### Your instructions:
Reproduce the rows below with every instance of "camera" swapped for "viewer", leaving all other text untouched.

### Data for this exercise:
• • • •
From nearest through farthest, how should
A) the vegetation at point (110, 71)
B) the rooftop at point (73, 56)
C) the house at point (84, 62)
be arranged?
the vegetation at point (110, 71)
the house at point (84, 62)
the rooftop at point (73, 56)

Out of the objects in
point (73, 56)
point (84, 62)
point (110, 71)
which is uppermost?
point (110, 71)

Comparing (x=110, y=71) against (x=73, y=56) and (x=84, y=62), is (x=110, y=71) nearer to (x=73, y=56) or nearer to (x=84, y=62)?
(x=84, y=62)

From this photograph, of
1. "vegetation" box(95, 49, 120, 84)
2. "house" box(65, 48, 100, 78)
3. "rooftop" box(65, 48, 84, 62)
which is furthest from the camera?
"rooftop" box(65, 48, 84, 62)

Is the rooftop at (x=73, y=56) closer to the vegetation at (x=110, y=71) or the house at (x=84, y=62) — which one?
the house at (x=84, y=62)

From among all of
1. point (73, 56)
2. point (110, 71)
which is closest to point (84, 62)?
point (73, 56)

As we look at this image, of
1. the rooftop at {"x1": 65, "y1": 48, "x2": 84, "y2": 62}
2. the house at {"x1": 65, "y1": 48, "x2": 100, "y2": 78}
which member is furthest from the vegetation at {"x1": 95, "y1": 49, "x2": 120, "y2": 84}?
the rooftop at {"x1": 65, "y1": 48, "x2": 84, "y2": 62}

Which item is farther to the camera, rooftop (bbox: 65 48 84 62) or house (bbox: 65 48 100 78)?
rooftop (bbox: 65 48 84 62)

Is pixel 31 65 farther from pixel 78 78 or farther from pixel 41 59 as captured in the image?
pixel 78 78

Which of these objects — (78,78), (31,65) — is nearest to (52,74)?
• • • •
### Correct response:
From nearest through farthest, how should
A) the vegetation at point (110, 71)
B) the rooftop at point (73, 56)
C) the house at point (84, 62)
be arranged?
the vegetation at point (110, 71)
the house at point (84, 62)
the rooftop at point (73, 56)

Out of the objects in
point (73, 56)
point (84, 62)
point (110, 71)
which is uppermost?
point (110, 71)

Comparing (x=110, y=71) against (x=73, y=56) and (x=84, y=62), is (x=110, y=71) nearer to (x=73, y=56) or nearer to (x=84, y=62)?
(x=84, y=62)

From this photograph, of
1. "vegetation" box(95, 49, 120, 84)
2. "house" box(65, 48, 100, 78)
3. "rooftop" box(65, 48, 84, 62)
which is furthest from the viewer?
"rooftop" box(65, 48, 84, 62)

Is the rooftop at (x=73, y=56) closer to the vegetation at (x=110, y=71) or the house at (x=84, y=62) — which one?
the house at (x=84, y=62)

From among all of
1. point (73, 56)
2. point (110, 71)
which is closest to point (84, 62)?
point (73, 56)

As we look at this image, of
1. the rooftop at {"x1": 65, "y1": 48, "x2": 84, "y2": 62}
2. the house at {"x1": 65, "y1": 48, "x2": 100, "y2": 78}
which member is furthest from the vegetation at {"x1": 95, "y1": 49, "x2": 120, "y2": 84}?
the rooftop at {"x1": 65, "y1": 48, "x2": 84, "y2": 62}

Which item is farther to the viewer, rooftop (bbox: 65 48 84 62) or house (bbox: 65 48 100 78)?
rooftop (bbox: 65 48 84 62)

Is pixel 31 65 farther from pixel 78 78 or farther from pixel 41 59 as captured in the image?
pixel 78 78

Which of these objects — (78,78), (31,65) — is nearest to (52,74)?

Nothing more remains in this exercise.